Таким образом, Август в течение жизни истратил на различные общественные нужды более 2 миллиардов сестерциев. Государственный бюджет в те времена составлял 400 млн сестерциев. Чтобы войти в сословие сенаторов, надо было обладать капиталом в 1 млн сестерциев, для вхождения в сословие всадников – капиталом в 400 тысяч сестерциев. Напомним, что из полученного в наследство состояния в 100 млн сестерциев Август 75 млн сразу же выплатил плебеям; он не стремился к безудержному личному обогащению и не присваивал себе не только денег казны, но и добычи. Вот вам и римский император! Не хотелось бы делать героя из человека, сокрушившего Республику, человека, который мечтал получить голову Брута, человека, который погубил «отца» Цицерона, дискредитировал память о Республике и ее достижениях. И тем не менее видим, что римский престол утверждается не только и не столько правдой, как гласит Библия, но и, в первую очередь, деньгами и силой.
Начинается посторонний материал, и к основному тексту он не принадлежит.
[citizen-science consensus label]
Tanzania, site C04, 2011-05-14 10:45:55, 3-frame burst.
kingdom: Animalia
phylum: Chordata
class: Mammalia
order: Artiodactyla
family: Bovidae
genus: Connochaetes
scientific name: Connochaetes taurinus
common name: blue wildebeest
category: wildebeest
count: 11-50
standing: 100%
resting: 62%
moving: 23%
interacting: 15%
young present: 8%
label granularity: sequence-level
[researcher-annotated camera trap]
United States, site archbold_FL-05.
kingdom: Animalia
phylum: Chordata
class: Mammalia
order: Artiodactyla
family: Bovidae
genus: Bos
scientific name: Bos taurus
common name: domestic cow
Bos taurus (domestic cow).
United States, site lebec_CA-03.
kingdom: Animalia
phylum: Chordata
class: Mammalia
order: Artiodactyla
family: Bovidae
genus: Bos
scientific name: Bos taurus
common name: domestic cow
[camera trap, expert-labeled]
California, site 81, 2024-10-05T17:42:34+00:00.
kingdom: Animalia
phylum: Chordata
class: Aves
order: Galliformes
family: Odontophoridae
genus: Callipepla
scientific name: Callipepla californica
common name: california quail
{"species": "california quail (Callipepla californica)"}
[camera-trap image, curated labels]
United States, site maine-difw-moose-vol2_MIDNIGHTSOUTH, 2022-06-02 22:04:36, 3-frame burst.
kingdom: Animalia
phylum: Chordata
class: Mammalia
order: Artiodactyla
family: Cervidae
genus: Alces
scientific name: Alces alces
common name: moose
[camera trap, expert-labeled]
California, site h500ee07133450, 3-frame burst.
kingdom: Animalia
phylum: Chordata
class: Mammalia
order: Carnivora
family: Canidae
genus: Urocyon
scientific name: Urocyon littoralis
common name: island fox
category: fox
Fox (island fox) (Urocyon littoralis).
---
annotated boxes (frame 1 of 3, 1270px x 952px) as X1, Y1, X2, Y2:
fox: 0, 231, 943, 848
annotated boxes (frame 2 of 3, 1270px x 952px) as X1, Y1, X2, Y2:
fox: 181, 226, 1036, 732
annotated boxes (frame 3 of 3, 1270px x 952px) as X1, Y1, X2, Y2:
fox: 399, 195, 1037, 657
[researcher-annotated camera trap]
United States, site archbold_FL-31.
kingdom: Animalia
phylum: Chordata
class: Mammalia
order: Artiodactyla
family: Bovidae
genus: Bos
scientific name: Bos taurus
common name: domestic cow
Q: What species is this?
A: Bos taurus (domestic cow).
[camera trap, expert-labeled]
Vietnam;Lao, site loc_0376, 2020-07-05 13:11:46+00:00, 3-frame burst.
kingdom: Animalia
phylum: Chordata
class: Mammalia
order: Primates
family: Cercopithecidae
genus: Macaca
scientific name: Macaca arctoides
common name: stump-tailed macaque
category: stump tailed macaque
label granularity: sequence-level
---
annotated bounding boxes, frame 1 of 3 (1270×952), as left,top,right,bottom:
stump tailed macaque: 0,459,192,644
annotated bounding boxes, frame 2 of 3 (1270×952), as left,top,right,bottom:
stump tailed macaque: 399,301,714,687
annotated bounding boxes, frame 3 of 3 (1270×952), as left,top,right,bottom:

ПРОТИВОРЕЧИВЫЙ ЛИК РИМСКОЙ ИМПЕРИИ. ВОССТАНИЯ РАБОВ
Римляне создали могущественную империю. Деяния их, с одной стороны, действительно достойны восхищения. Историка Аппиана (II в.) можно понять, когда он начинает свою «Римскую историю» с оды. Мы так воспринимаем следующие строки: «Ни одна держава, вплоть до наших дней, никогда нигде не достигала таких размеров и не имела такого длительного существования. Ведь даже владения эллинов, если кто-либо соединил бы воедино владения афинян, лакедемонян и фиванцев, властвовавших одни за другими, начиная с похода Дария, откуда начался особенно блестящий период их деятельности, вплоть до гегемонии Филиппа. над Элладой, не могли бы показаться столь обширными, сколь владения римлян». Он справедливо отмечает, что эллинское могущество нигде не выходило за пределы Эллады.
Историк считает, что если даже сложить время господства ассирийцев, мидян, персов, этих трех величайших империй до Александра, «то не хватило бы времени до тех девятисот лет, сколько до настоящего времени продолжается власть римлян, а если взять размеры владений этих государств и сопоставить их с величиной владений римлян, я полагаю, что они не составят даже половины их». Прав он, и говоря о достоинствах, благодаря которым поднялся Рим к зениту своей славы (доблесть, воля, выдержка, упорство, благоразумие, твердость). Хотя вызывает сожаление то, с каким оскорбительным пренебрежением говорил Аппиан Александрийский об Азии и людях Востока: «Что же касается держав Азии, то ни одна из них в отношении подвигов и доблести не может сравниться даже с самыми малыми странами из европейских ввиду изнеженности и трусости их народов». Однако мы видим, что и Римская империя соткана из противоречий. Ничто так не указывает на внутренние слабости, ущербность Римской империи, как наличие в ней института рабовладения.
Среди открытий, сделанных римскими юристами, мы знаем известную теорию фикций. Римская фикция, что, по критическому определению немецкого юриста Р. фон Иеринга, была не более чем «кажущимся актом», иными словами, «юридической ложью, освященной необходимостью», служила – и притом хорошо служила – корректировке права, когда какой-то из фундаментальных принципов входил в очевидное противоречие с «доброй совестью» или же «справедливостью». Такая ситуация складывалась, если, например, римский гражданин попадал в плен или становился рабом. Римские юристы нашли выход в том, чтобы признать его «мертвым в момент пленения» и, таким образом, открыть его детям и наследникам путь к легальному обладанию имуществом по правилу, отличающемуся от статуса раба. Замеченная и воспринятая римская юридическая фикция жива до сих пор, ее не чуждается и российское право (хотя и трансформирует ее по-своему, неожиданно – в духе наших фикций).